Many community banks outsource their e-banking operations to outside vendors, and some of these suppliers have negotiated fees with Intuit on behalf of their customers. Tom Walsh, an industry research manager at Jack Henry & Associates Inc., said that Intuit's Quicken newsletters first mentioned a fee for smaller banks in August and that in December his firm received notification that the Web connect fee would become effective at the start of this year.
By late last month Jack Henry had settled on terms with Intuit and sent a letter to its bank customers about the fee change and the three-tiered payment system it had arranged. Mr. Mercardante of Southwest Community says this was the first time that his bank learned that Intuit planned to start charging for Web connect.
Under the Jack Henry agreement, the top 150 U.S. banks in deposit size, must pay $20,000 a year for each Quicken application. Those that have more than $150 billion of assets but are not in the top 150 must pay $8,000, and those with less than $1 billion of assets must pay $3,000.
According to the Jack Henry letter, financial institutions have until April 18 to decide whether to pay the fee. "If a contract is not received by that date," the letter reads, "all interactivity with Intuit products will be discontinued for your customers."
Community banks working with other vendors have reported similar deals.
James Van Dyke, the founder and principal of Javelin Strategy and Research in Pleasanton, Calif., said that banks "aren't about to cut off Quicken service." For most institutions, the size of the fee was not significant, but "the exception to that is going to be small banks."
Suzanne Ricci, the chief information officer for Alliance Bank, a $375 million-asset, eight-branch institution based in Broomall, Pa., said: "Obviously, it's going to be a huge cost burden on a small institution like us."
Avivah Litan, a vice president for financial services at Gartner Inc. said the move makes sense for Intuit. It has the leverage to impose the fee and will certainly benefit from a new revenue stream, she said. "Why give the service away?"
But that does not mean the banks have to like it, Ms. Litan said. "It's always annoying when you've been getting a service for free and then you have to start paying for it. If you are a small bank, you'll probably feel totally victimized by this, because you have no choice but to pay."

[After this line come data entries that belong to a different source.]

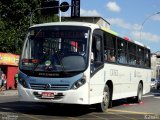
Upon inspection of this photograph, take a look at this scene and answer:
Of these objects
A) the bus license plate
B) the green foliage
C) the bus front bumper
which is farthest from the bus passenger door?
the green foliage

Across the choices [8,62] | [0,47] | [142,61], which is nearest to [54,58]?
[142,61]

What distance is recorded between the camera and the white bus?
1302 centimetres

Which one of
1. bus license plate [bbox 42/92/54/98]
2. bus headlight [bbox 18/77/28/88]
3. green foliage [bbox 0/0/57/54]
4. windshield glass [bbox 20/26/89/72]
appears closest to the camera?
bus license plate [bbox 42/92/54/98]

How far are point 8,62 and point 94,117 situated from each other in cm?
2542

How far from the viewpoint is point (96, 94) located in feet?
46.1

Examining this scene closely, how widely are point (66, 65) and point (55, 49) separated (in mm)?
746

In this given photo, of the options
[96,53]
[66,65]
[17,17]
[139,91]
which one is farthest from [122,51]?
[17,17]

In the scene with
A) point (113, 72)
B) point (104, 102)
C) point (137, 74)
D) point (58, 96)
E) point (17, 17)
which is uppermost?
point (17, 17)

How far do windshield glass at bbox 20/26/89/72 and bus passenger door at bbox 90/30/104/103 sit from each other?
0.42 metres

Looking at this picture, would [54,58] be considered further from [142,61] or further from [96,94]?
[142,61]

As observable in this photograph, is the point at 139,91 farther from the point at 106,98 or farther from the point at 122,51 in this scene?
the point at 106,98

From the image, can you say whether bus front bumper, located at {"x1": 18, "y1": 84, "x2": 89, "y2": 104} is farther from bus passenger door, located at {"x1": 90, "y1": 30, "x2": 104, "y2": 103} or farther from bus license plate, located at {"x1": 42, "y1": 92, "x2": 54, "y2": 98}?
bus passenger door, located at {"x1": 90, "y1": 30, "x2": 104, "y2": 103}

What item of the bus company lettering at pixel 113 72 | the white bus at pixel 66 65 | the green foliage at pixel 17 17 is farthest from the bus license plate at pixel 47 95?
the green foliage at pixel 17 17

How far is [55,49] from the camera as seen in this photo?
13562 mm
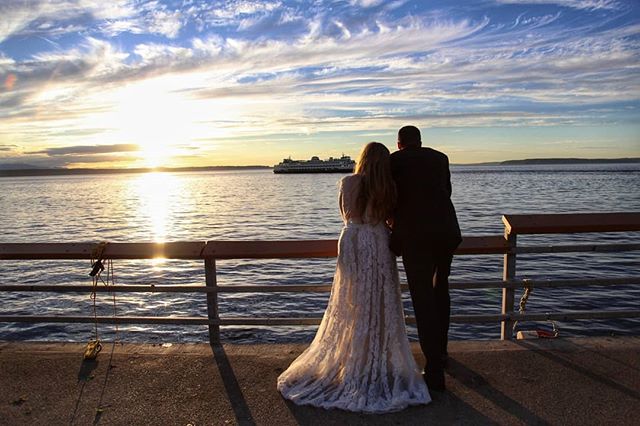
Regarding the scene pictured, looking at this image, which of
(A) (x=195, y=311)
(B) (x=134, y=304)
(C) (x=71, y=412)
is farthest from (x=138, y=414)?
(B) (x=134, y=304)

Ms. Pearce of Bank of the Pacific which has $250 million of assets and 10 branches in southwest Washington, noted that, without the banks, which have developed the infrastructure to support Quicken, customers would not be able to use the software package, and Intuit's sales would fall. "I think we provide them a service."

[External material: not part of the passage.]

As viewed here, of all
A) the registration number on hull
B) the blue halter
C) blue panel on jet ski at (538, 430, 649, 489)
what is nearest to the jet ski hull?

In the short term, this fee will clearly lead to more income for the vendor, but some say the long-term effects may not be so positive.
"Slowly but surely, I think the banks will start shifting customers to Microsoft Money," Ms. Litan said.

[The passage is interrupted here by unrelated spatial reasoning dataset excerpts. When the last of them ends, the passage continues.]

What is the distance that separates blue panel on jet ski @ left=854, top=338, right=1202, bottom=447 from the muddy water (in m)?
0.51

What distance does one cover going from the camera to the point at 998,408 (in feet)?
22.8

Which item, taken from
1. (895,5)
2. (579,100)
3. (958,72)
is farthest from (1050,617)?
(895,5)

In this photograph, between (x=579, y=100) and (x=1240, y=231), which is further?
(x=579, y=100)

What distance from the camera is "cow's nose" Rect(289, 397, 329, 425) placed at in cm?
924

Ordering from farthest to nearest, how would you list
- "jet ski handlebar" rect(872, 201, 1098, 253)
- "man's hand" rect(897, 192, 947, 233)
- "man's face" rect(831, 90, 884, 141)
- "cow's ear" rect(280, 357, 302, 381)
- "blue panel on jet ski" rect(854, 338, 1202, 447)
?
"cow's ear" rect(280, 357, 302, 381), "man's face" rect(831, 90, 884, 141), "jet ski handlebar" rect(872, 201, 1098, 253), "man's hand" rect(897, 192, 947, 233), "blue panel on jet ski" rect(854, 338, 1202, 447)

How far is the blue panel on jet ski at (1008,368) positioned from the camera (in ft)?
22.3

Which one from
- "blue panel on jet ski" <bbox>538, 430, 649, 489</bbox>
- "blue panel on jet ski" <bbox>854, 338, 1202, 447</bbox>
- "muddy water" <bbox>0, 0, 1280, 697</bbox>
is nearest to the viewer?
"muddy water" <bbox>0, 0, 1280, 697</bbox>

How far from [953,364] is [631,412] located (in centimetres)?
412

Banks have historically been willing to support both products, but observers say they may choose to promote Money over Quicken if there is cost incentive, and customers may respond.
Warren Lewis, the managing director for the banking industry in Microsoft's financial services group, said there are no plans to add a connectivity fee. "I think this puts banks in the position of having to rethink their neutrality."
But Mr. Van Dyke said losing share over the long run may not be a big drawback, because the market for money management software is not thriving. Because of the very low growth rates in the segment, Intuit has diversified itself, and it now sees its line of tax software as its most important products.
"What's basically happening is that the market is on the way out, but as long as it's alive, Quicken owns it," he said. "Intuit is just milking the cash cow."